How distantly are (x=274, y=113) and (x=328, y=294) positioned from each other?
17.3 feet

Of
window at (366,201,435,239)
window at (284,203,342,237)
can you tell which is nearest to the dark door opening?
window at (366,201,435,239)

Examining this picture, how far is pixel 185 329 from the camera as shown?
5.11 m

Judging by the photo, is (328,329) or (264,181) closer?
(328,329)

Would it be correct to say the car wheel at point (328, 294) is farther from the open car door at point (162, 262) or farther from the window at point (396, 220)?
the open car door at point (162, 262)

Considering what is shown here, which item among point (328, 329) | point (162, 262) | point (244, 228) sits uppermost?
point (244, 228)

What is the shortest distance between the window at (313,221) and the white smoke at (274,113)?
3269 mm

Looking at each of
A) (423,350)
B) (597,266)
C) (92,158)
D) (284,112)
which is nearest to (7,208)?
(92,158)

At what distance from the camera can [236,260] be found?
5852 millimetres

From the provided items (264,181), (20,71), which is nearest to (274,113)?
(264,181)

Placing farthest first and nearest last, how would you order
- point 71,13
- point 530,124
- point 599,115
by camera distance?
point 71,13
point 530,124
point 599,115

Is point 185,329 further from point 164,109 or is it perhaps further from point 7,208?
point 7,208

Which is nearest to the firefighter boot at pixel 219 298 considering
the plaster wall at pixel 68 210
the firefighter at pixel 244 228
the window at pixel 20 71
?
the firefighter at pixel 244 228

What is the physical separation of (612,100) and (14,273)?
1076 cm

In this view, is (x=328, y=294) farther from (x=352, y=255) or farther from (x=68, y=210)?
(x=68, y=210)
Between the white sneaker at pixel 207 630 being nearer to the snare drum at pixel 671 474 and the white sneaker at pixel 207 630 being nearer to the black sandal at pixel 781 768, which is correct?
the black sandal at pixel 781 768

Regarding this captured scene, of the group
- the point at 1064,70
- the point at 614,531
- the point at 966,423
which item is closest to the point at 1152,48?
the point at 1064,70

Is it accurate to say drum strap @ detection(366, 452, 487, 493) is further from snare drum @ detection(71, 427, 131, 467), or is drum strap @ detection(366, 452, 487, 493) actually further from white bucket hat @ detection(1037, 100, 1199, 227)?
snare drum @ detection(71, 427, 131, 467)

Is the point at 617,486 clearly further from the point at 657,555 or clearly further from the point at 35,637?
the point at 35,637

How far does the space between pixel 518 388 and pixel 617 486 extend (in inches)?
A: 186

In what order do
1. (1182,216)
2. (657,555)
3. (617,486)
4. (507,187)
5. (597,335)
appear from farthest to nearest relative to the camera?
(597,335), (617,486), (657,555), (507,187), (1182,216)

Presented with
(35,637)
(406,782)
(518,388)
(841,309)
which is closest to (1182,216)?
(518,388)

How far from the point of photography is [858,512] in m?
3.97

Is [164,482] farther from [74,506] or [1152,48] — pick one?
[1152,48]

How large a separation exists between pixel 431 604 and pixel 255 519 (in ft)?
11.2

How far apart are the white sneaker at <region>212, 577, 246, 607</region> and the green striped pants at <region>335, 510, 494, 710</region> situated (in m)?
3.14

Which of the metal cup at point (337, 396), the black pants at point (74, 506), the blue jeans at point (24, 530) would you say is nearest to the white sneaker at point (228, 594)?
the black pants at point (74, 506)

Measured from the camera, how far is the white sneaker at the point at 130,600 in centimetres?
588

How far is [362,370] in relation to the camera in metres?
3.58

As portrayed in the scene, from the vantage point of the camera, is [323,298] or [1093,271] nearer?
========================
--- Work to complete ---
Please repeat the items above, from the line containing "What is the physical" up to and including the line containing "(597,335), (617,486), (657,555), (507,187), (1182,216)", unchanged.

--- Response to the task ---
What is the physical separation of (612,100) and (14,273)?
1076 cm

In this view, is (x=328, y=294) farther from (x=352, y=255) or farther from (x=68, y=210)?
(x=68, y=210)
Between the white sneaker at pixel 207 630 being nearer to the snare drum at pixel 671 474 and the white sneaker at pixel 207 630 being nearer to the black sandal at pixel 781 768, which is correct?
the black sandal at pixel 781 768

Regarding this captured scene, of the group
- the point at 1064,70
- the point at 614,531
- the point at 966,423
which item is closest to the point at 1152,48?
the point at 1064,70

Is it accurate to say drum strap @ detection(366, 452, 487, 493) is further from snare drum @ detection(71, 427, 131, 467), or is drum strap @ detection(366, 452, 487, 493) actually further from white bucket hat @ detection(1037, 100, 1199, 227)?
snare drum @ detection(71, 427, 131, 467)

Is the point at 617,486 clearly further from the point at 657,555 or clearly further from the point at 35,637?
the point at 35,637

How far does the space between pixel 518 388 and pixel 617 486 extend (in inches)?
A: 186

In what order do
1. (1182,216)
2. (657,555)
3. (617,486)
4. (507,187)
5. (597,335)
appear from farthest to nearest relative to the camera?
(597,335), (617,486), (657,555), (507,187), (1182,216)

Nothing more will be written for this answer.